24 Ocak 2019 tarihinde yayınlanmıştır.
Sûre-i Tâhâ'daki "الرَّحْمَنُ عَلَى الْعَرْشِ اسْتَوَى er-Rahmânu 'alel 'arşistevâ" âyet-i kerîmesi müfessirleri âciz bırakan âyetlerdendir. Üstelik bu âyet-i kerime sadece dört kelimeden ibâretdir. Bu âyet-i kerîme hakkında sayfalar dolusu beyânâtda bulunan büyük müfessirler bile bu âyet-i kerîmenin ma'nâsı şudur diyememişler ve aczlerini itiraf ederek "Bu âyetin hakîkatini ancak Allah bilir" demişlerdir.
Meâllerdeki durum ise içler acısıdır. Çünkü meallerde bu âyete, "Rahmân arşı kaplamışdır", Rahmân arşı kuşatmışdır", "Rahmân tahtına kurulmuşdur", "Rahmân olan Allah kâinâtı hükmü altına almışdır" gibi birbirinden acâib karşılıklar verilmişdir. Uyduruk bir karşılık yazmakdan çekinenler ise, "Rahmân arşı istivâ etti" gibi bir tercüme ile işin içinden sıyrılmaya çalışmışlardır. Fakat böyle bir tercümeden de hiç bir ma'nâ çıkmamakdadır. Peki öyleyse bu âyetin sırrı nedir?

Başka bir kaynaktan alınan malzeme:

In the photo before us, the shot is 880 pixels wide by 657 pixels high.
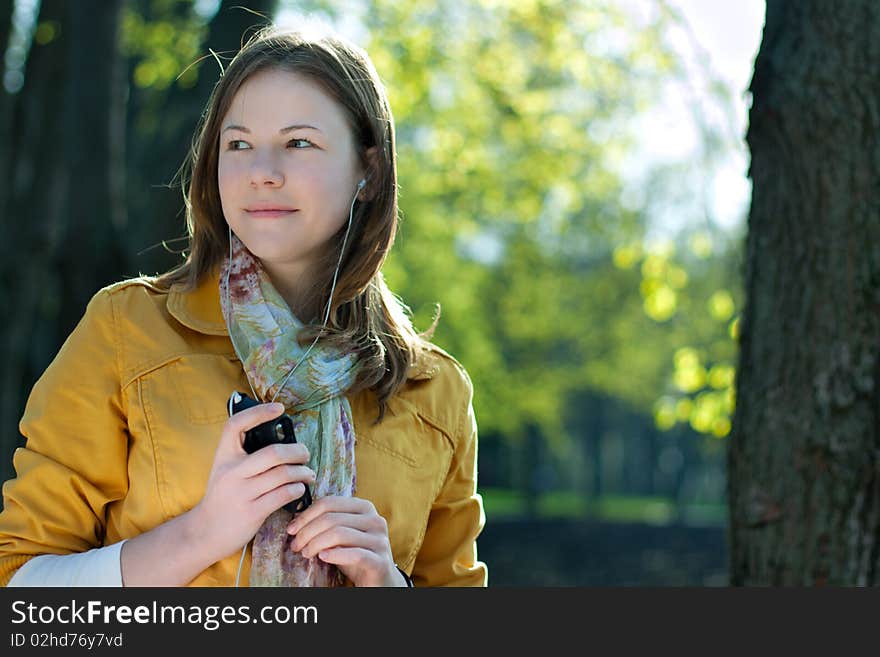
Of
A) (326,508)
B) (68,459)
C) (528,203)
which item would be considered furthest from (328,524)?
(528,203)

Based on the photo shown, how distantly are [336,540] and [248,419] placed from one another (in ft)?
1.02

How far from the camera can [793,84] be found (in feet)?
12.4

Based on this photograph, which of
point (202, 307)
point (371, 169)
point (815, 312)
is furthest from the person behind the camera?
point (815, 312)

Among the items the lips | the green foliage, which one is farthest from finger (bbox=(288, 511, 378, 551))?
the green foliage

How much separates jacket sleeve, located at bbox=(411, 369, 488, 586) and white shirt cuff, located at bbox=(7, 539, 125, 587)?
749mm

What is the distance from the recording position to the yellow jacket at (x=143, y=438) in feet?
7.82

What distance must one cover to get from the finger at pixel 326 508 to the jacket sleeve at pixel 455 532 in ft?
1.44

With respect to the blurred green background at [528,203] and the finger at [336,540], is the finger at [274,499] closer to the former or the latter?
the finger at [336,540]

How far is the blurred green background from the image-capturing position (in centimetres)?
662

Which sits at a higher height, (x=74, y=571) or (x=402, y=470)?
(x=402, y=470)

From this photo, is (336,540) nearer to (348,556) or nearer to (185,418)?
(348,556)

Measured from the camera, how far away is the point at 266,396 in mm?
2480

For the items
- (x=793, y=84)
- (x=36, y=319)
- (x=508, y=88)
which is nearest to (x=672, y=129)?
(x=508, y=88)

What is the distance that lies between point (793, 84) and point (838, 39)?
0.18 m
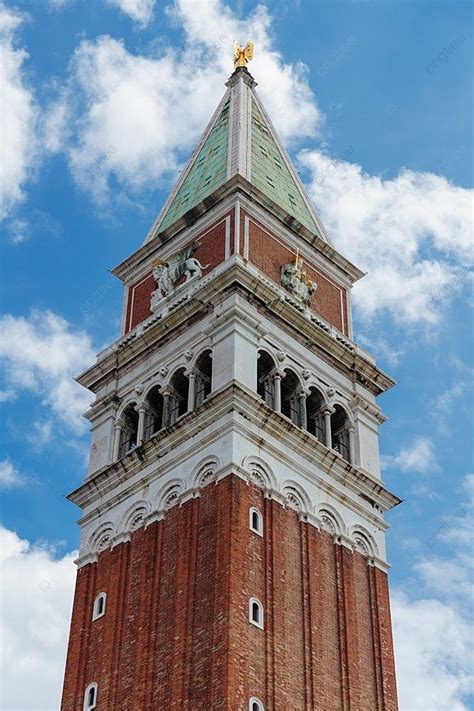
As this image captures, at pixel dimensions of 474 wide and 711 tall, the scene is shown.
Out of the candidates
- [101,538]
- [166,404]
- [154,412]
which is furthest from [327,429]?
[101,538]

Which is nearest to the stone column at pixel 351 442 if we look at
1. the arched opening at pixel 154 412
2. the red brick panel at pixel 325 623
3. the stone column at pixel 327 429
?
the stone column at pixel 327 429

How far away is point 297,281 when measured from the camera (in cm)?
6650

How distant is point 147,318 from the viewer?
66.7 m

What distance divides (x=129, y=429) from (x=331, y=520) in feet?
35.6

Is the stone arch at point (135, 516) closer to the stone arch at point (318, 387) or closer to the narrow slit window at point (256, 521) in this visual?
the narrow slit window at point (256, 521)

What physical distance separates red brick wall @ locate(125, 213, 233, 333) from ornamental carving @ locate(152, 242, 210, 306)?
0.48 m

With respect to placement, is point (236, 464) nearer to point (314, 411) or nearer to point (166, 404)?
point (166, 404)

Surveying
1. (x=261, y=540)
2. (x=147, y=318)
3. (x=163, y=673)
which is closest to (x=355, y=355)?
(x=147, y=318)

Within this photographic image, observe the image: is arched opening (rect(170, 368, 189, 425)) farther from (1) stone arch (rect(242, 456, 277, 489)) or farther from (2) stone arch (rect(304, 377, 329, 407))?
(1) stone arch (rect(242, 456, 277, 489))

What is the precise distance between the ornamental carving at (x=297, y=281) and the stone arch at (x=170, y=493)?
12.8 m

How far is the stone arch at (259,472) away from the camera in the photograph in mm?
55469

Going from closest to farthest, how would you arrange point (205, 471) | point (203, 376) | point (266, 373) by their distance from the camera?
point (205, 471), point (203, 376), point (266, 373)

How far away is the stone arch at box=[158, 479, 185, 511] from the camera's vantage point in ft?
186

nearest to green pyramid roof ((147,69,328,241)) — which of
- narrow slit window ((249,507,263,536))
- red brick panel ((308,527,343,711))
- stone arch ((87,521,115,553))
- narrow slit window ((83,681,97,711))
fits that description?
stone arch ((87,521,115,553))
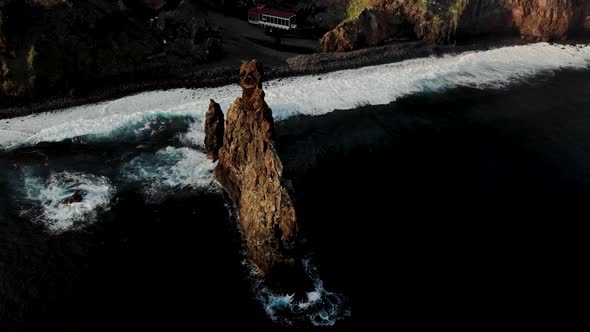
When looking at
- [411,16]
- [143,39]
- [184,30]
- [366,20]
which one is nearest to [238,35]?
[184,30]

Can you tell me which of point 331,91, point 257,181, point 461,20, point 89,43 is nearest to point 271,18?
point 331,91

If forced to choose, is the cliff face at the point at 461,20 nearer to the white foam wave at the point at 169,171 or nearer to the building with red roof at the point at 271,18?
the building with red roof at the point at 271,18

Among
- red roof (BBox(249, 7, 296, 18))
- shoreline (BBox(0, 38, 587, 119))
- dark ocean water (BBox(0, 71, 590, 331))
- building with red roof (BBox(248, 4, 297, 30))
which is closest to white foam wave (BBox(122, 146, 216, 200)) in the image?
dark ocean water (BBox(0, 71, 590, 331))

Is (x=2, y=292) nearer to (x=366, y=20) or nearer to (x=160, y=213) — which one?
(x=160, y=213)

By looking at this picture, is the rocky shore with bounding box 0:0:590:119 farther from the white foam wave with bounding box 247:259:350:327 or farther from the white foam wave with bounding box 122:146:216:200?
the white foam wave with bounding box 247:259:350:327

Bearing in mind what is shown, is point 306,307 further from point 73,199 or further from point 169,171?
point 73,199

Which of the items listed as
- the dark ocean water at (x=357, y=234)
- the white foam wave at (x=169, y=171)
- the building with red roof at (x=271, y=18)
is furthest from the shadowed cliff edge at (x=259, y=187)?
the building with red roof at (x=271, y=18)
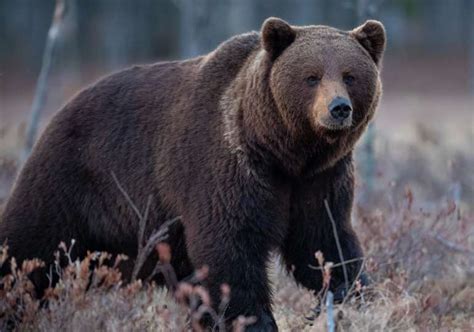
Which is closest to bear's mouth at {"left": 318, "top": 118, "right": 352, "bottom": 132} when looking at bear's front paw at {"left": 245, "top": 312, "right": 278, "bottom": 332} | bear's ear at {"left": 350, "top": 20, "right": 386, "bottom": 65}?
bear's ear at {"left": 350, "top": 20, "right": 386, "bottom": 65}

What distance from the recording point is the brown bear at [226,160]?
17.6 ft

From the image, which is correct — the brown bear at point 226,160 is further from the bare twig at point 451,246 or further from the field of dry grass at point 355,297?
the bare twig at point 451,246

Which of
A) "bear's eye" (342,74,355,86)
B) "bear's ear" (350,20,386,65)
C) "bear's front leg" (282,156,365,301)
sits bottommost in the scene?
"bear's front leg" (282,156,365,301)

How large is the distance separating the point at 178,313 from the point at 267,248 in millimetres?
591

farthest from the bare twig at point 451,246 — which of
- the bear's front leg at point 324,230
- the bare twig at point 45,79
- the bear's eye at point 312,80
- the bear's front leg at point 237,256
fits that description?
the bare twig at point 45,79

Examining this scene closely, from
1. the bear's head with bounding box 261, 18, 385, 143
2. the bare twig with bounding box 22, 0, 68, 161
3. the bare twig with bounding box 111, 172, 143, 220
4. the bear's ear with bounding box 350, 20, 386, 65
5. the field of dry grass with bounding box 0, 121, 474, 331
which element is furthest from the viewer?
the bare twig with bounding box 22, 0, 68, 161

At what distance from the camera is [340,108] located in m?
5.11

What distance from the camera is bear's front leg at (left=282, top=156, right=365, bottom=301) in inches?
221

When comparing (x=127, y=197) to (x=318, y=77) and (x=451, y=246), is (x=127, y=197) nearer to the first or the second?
(x=318, y=77)

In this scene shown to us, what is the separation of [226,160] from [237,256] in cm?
53

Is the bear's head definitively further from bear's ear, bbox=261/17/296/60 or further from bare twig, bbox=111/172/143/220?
bare twig, bbox=111/172/143/220

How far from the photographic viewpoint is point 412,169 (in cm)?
1171

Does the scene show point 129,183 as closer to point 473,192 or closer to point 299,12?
point 473,192

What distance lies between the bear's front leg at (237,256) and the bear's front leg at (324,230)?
1.06 ft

Ehlullahın beyânına göre, bu âyet-i kerimedeki "ARŞ"dan murâd, Resûl-i Ekrem Efendimizin kalb-i şerîfidir. "İSTİVÂ"dan murâd ise, Cenâb-ı Hakk'ın Resûl-i Ekrem Efendimizin kalbine, ef'âli, sıfâtı ve zâtı ile tecellî etmesi ve tecelliyât-ı ilâhînin Resûlullah'ın varlığını tamâmen isti'lâ etmesidir. Resûl-i Ekrem Efendimize mahsûs olan bu isti'lâ, tevhîd mertebeleri ile yani tevhîd-i ef'âl, tevhîd-i sıfât ve tevhîd-i zât ile tezâhür ve tahakkuk etmişdir.
Âyet-i kerîmede, "Allah" ismi yerine "Rahmân" ism-i şerîfinin zikredilmesinde de mühim bir incelik vardır. Allah ismi, künh-i zâta işâret eder. Zât mertebesi, gayb-ı mutlak mertebesidir yani bu mertebede zuhûr yokdur. Rahmân ismi ise zuhûrun ilk mertebesine işâret eder. Cenâb-ı Hakk, bilinmeyi murâd etmiş ve hakîkat-i muhammediyye ile zâhir olmuşdur. İşte bu âyetin sırrı da budur.